While icons have used a dramatically flat aesthetic for a while, more projects are shifting to isometric icon usage. This trend is appearing on websites and print projects across plenty of different industries.
It’s gaining popularity because isometric icons have a more realistic look while still using flat layers. It’s an almost perfect mix of flat and depth. Here’s a more in-depth look at this design trend and how you can make the most of it.
What is the Isometric Icon Trend?
Quite simply, isometric design is a method of drawing/creating a three-dimensional object in two dimensions. Isometric icons are an extension of this design technique and the place where this trend seems to be picking up the most traction.
It works because isometric icons have shape, simplicity, and depth. They evoke the beauty of flat design but with an added depth and dimension that makes each element more visually appealing and easier for the user to understand.
Most designers are also opting to create and use isometric icon sets with shapes and elements that look real in combination with bright color schemes. This can be an attention-grabbing combination for users, with color to draw people into the design.
Using shadows and a different perspective when creating each icon can help add flow and visual hierarchy to a design. This isometric version of an environment should be a mini replica of an actual object.
Icon elements for infographics are another popular application of this design trend. With Smaller isometric icons inside larger infographics, this style is an easy way to add visual interest and usability to a project. Thanks to a more realistic style, isometric icons can help add understanding of a concept or ides for users.
A Natural Evolution From Flat Icons
Isometric icons are an evolution of the flat design trend, flat 2.0 and material design.
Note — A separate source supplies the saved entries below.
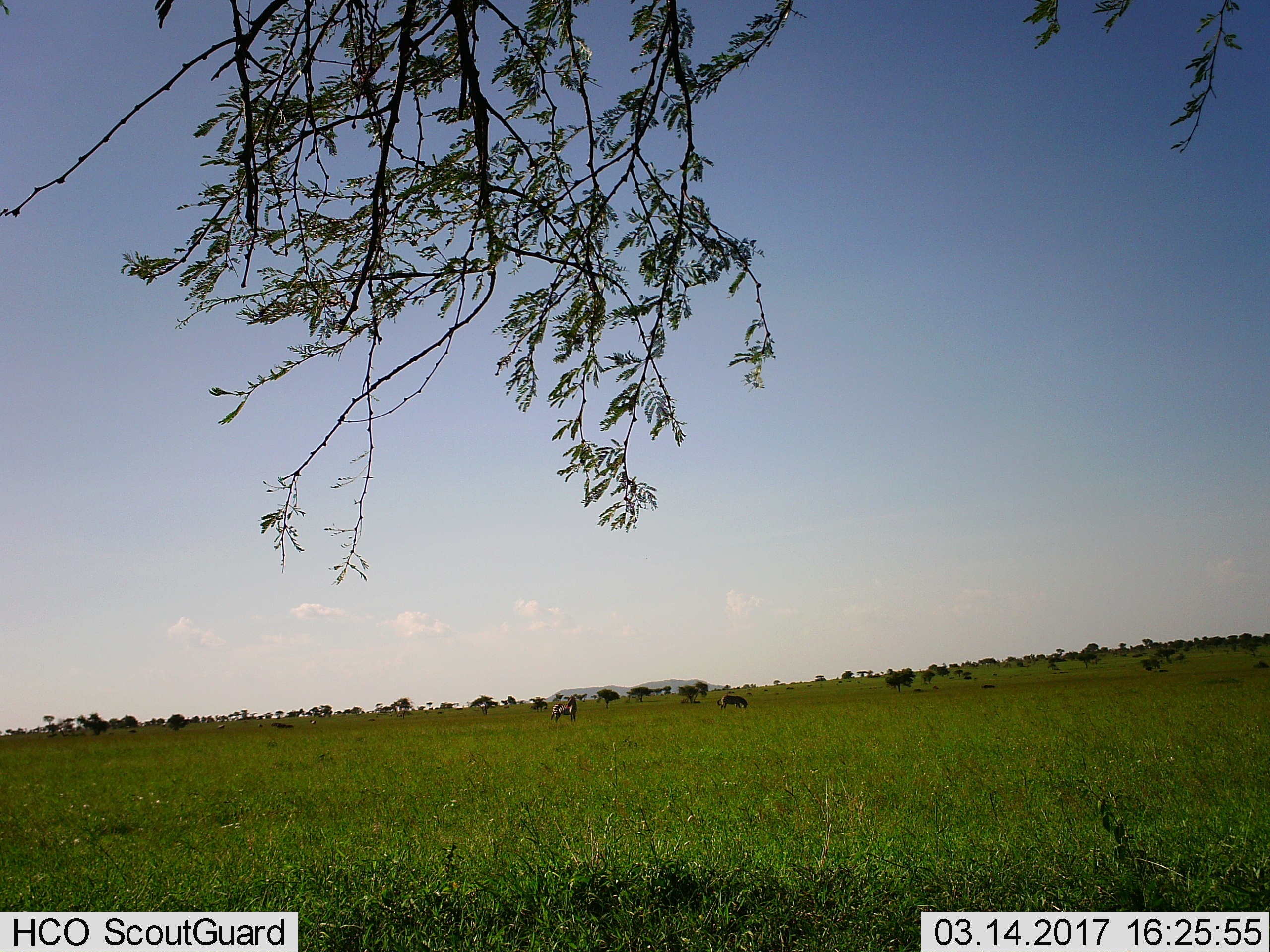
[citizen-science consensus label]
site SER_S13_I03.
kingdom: Animalia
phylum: Chordata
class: Mammalia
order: Perissodactyla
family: Equidae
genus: Equus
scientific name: Equus quagga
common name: plains zebra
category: zebraplains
Zebraplains (plains zebra) (Equus quagga), count 2. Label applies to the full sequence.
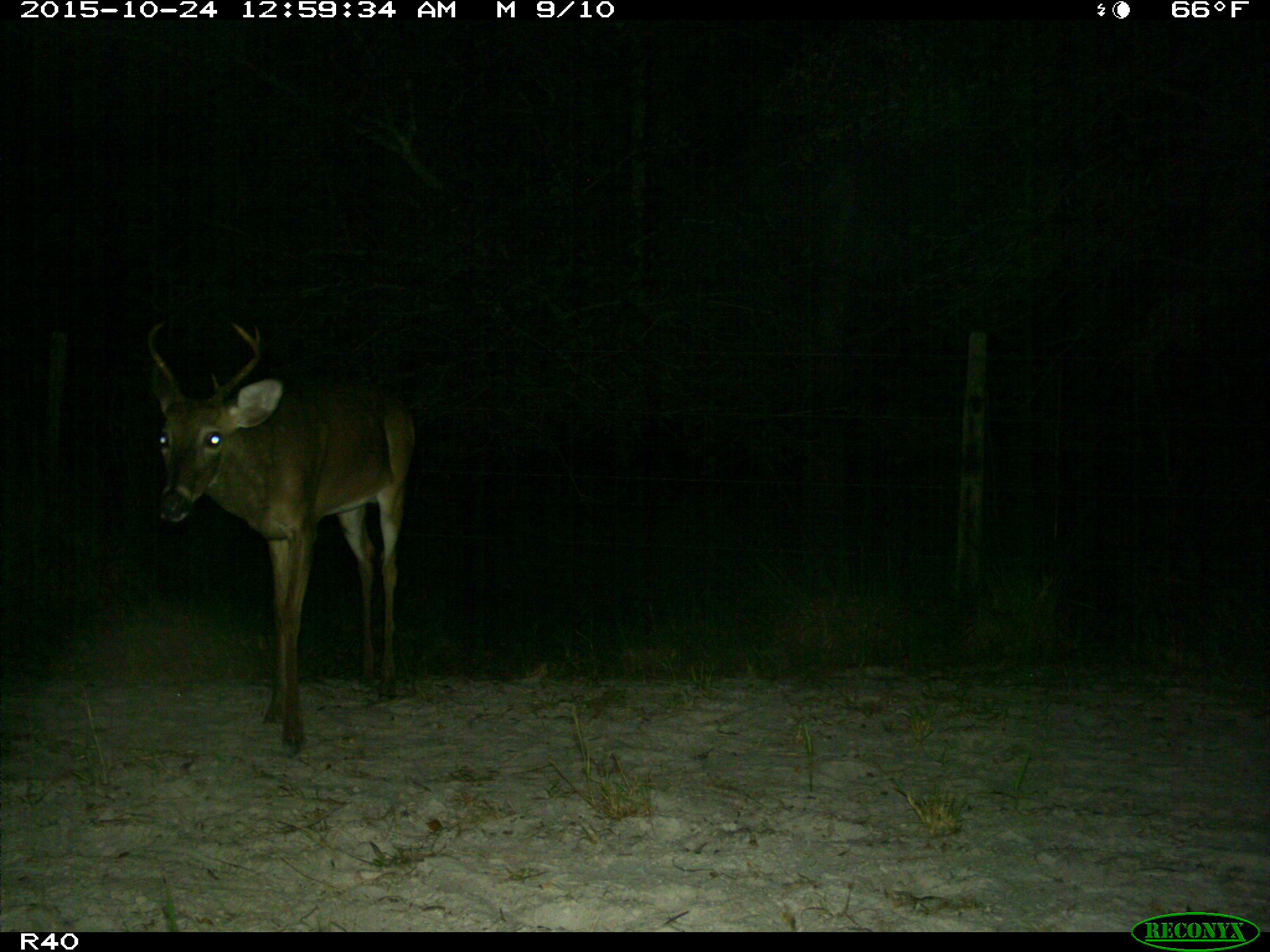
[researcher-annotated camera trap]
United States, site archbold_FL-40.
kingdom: Animalia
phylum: Chordata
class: Mammalia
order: Artiodactyla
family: Cervidae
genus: Odocoileus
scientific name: Odocoileus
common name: deer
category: unidentified deer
The 3D to 2D design still uses clean and simple lines and styling but with a little more depth.
Color palettes are frequently derived from flat and material as well.
Isometric styles are the perfect mashup of simplicity and information, with an icon design that’s easy for users to understand and has the flat styling that many designers love to work with.
Things to Be Aware Of
Some argue that the style comes off as too “cartoony” for some applications. Others worry that bright color schemes can detract from messaging or look garish to users. You have to use this design trend with care.
Building an isometric icon set can be more time consuming than designing flat icons. There’s a level of detail and the almost three-dimensional effect that have to be considered. And if the view or orientation is wrong, the result can be jarring or disorienting. (For a quick start project, you might find that it’s best to download a kit and hope it includes everything you need.)
With so much style variation in isometric icons, some elements might appear almost “overdrawn” or “overdesigned.” These elements should be avoided. If you find yourself looking at and thinking about how the element was put together, it is probably a little bit too much. The best design – when it comes to users – is fairly invisible; the element should be apparent and work well, but not to the degree you think about the actual look of it.
Using too many isometric icons without a plan can get overwhelming. Remember, these icons have more depth and detail than a traditional flat element. Unless you have a plan for using them in groups, you should probably take care not to overload users with too many elaborate icon illustrations.